“We’re optimistic that a proactive, highly responsive rapid response loop can continue to materially reduce real-world risk over time,” the company said.
OpenAI’s approach to the problem is to use an AI-powered attacker of its own—essentially a bot trained through reinforcement learning to act like a hacker seeking ways to sneak malicious instructions to AI agents. The bot can test attacks in simulation, observe how the target AI would respond, then refine its approach and try again repeatedly.
“Our [reinforcement learning]-trained attacker can steer an agent into executing sophisticated, long-horizon harmful workflows that unfold over tens (or even hundreds) of steps,” OpenAI wrote. “We also observed novel attack strategies that did not appear in our human red teaming campaign or external reports.”
However, some cybersecurity experts are skeptical that OpenAI’s approach can address the fundamental problem.
“What concerns me is that we’re trying to retrofit one of the most security-sensitive pieces of consumer software with a technology that’s still probabilistic, opaque, and easy to steer in subtle ways,” Charlie Eriksen, a security researcher at Aikido Security, told Fortune.
“Red-teaming and AI-based vulnerability hunting can catch obvious failures, but they don’t change the underlying dynamic.
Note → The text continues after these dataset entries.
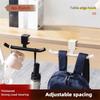 Hanging Desk Bag Hook Iron Desk Side Hook Universal Schoolbag Hook  Office Desktop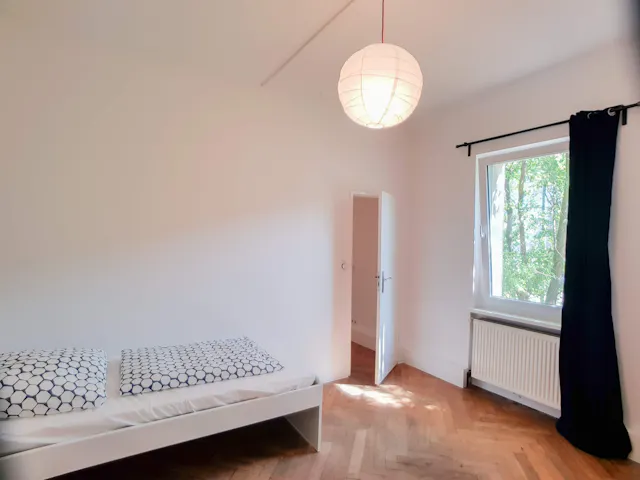 Private room in Treskowallee, Berlin (742773) room image 2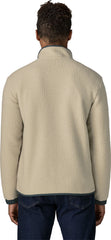 Retro Pile Patch Jacket - Men's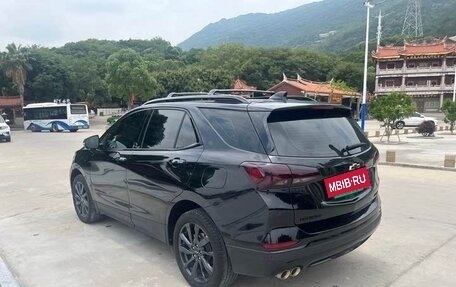 Chevrolet Equinox III, 2022 год, 2 306 000 рублей, 3 фотография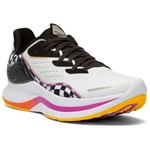 Кроссовки Saucony Endorphin Shift 2, белый - фото 4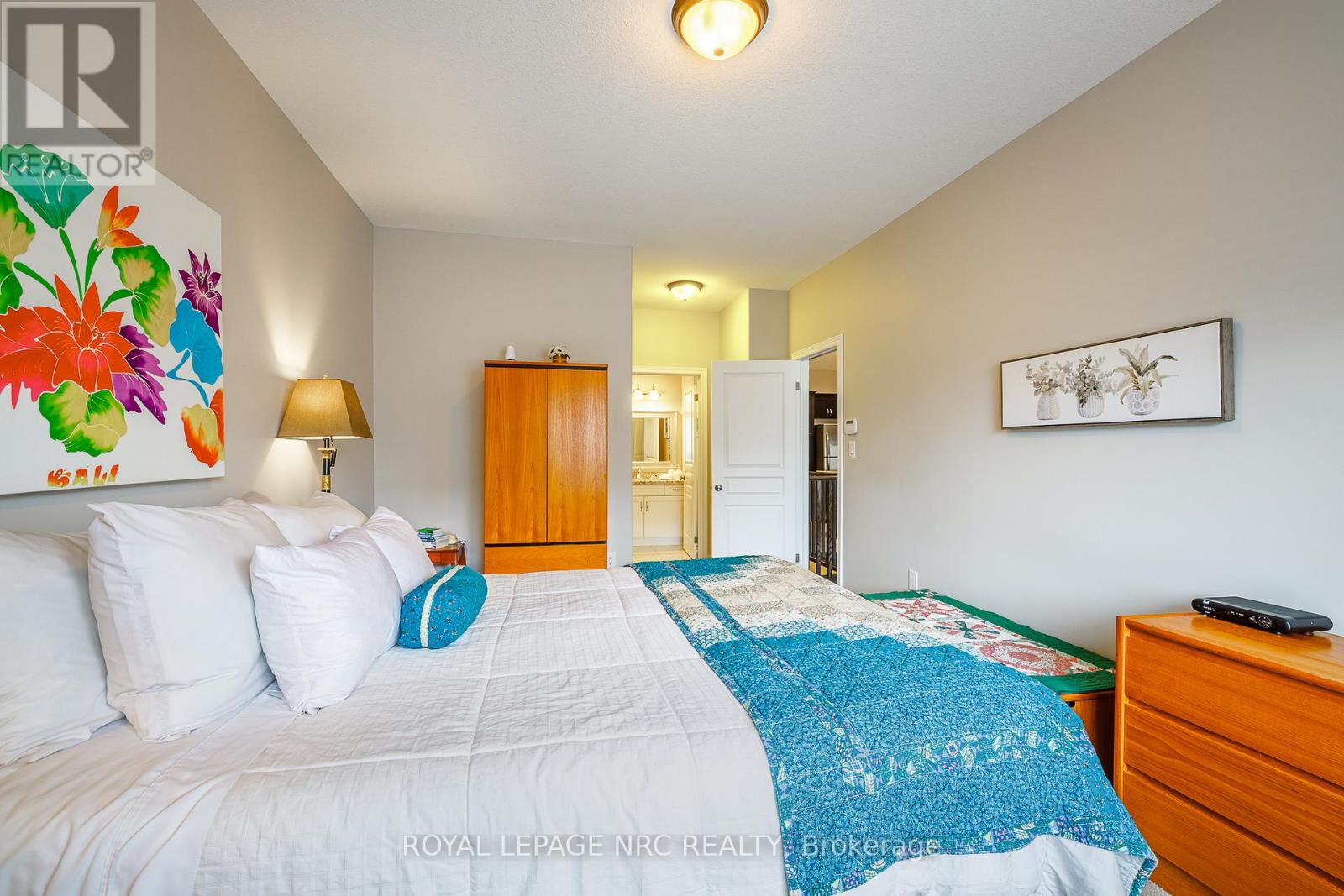 35 - 9440 EAGLE RIDGE DRIVE, Niagara Falls (Forestview), Ontario, L2H0G3 — Photo 20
Until we have much clearer boundaries around what these systems are allowed to do and whose instructions they should listen to, it’s reasonable to be skeptical that the tradeoff makes sense for everyday users right now,” he said. “I think prompt injection will remain a long-term problem … You could even argue that this is a feature, not a bug.”
Security researchers also previously told Fortune that while a lot of cybersecurity risks were essentially a continuous cat-and-mouse game, the deep access that AI agents need—such as users’ passwords and permission to take actions on a user’s behalf—posed such a vulnerable threat opportunity it was unclear if their advantages were worth the risk.
George Chalhoub, assistant professor at UCL Interaction Centre, said that the risk is severe because prompt injection “collapses the boundary between the data and the instructions,” potentially turning an AI agent “from a helpful tool to a potential attack vector against the user” that could extract emails, steal personal data, or access passwords.
“That’s what makes AI browsers fundamentally risky,” Eriksen said. “We’re delegating authority to a system that wasn’t designed with strong isolation or a clear permission model. Traditional browsers treat the web as untrusted by default. Agentic browsers blur that line by allowing content to shape behavior, not just be displayed.”
OpenAI recommends users give agents specific instructions rather than providing broad access with vague directions like “take whatever action is needed.” The company also said Atlas is trained to get user confirmation before sending messages or making payments.
“Wide latitude makes it easier for hidden or malicious content to influence the agent, even when safeguards are in place,” OpenAI said in the blogpost.